Travels in Greece

Museum of Ancient Greek Musical Instruments in Katakolon

In addition to the Museum of Ancient Greek Technology, the Museum of Ancient Greek Musical Instruments housed in the same building also appears to have re-opened after a period of dormancy and exhibits a wide range of working musical instruments from ancient Greece. If you don't have time to make Olympia, or simply want to see everything there is to see in tiny Katakolon, go check them out!

The Museum of Ancient Greek Musical Instruments operates in Katakolon, Greece under the auspices of the Municipality of Pyrgos, in the John S. Latsis building next to the Museum of Ancient Greek Technology and includes 42 ancient Greek musical instruments accompanied by detailed descriptions and diagrams after research, study and construction by Kostas Kotsanas. The instruments operate and their construction is based on ancient Greek literature and vase paintings.

───

— The request —
From the text on the Katakolon museum, pull out the passage starting with "Travels in Greece" and going on through "check them out!", word for word.

───

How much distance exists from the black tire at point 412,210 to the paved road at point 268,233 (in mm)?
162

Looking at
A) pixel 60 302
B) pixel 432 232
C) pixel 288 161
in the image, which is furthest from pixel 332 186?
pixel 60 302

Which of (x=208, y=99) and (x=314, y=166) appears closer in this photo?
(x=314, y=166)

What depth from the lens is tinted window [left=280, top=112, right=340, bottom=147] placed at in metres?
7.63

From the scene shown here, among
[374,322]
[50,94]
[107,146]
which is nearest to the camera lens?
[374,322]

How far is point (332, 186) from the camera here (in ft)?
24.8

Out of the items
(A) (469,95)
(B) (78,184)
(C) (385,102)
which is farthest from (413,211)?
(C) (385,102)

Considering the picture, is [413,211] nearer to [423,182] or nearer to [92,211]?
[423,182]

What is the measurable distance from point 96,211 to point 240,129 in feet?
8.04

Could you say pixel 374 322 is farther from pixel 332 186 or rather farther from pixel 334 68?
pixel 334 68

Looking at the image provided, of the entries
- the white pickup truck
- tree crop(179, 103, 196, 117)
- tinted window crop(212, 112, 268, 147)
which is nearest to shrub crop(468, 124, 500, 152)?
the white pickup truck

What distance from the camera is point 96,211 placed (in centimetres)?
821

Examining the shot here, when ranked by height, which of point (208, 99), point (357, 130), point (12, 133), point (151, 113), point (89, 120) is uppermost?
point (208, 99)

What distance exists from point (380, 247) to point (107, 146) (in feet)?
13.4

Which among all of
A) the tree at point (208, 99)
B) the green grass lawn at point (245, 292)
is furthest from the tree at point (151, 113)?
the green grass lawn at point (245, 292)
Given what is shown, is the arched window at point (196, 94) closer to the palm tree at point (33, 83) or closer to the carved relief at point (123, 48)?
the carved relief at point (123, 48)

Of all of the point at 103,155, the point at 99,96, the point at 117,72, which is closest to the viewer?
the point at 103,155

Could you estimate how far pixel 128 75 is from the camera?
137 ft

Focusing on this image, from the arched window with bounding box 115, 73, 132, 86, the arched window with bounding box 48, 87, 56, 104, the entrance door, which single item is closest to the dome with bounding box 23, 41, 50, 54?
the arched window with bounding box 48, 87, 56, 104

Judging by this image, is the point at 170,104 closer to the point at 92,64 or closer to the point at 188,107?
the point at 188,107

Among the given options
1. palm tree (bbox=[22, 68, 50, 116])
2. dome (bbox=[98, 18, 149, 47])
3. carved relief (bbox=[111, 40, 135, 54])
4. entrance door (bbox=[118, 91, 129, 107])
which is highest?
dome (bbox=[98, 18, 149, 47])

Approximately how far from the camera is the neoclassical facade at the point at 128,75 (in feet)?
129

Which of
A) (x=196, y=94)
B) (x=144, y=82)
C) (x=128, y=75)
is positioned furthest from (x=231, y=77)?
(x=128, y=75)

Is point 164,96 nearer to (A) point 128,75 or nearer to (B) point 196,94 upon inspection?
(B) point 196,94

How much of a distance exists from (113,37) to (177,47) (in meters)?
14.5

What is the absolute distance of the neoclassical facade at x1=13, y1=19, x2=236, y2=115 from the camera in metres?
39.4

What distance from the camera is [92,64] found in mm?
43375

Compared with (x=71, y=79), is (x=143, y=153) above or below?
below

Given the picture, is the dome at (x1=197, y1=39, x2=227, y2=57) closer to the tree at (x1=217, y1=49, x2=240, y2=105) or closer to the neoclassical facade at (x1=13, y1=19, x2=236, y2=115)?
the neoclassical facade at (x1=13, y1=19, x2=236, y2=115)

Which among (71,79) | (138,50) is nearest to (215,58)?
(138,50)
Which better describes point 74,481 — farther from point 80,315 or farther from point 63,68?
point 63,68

───

— Reply —
Travels in Greece

Museum of Ancient Greek Musical Instruments in Katakolon

In addition to the Museum of Ancient Greek Technology, the Museum of Ancient Greek Musical Instruments housed in the same building also appears to have re-opened after a period of dormancy and exhibits a wide range of working musical instruments from ancient Greece. If you don't have time to make Olympia, or simply want to see everything there is to see in tiny Katakolon, go check them out!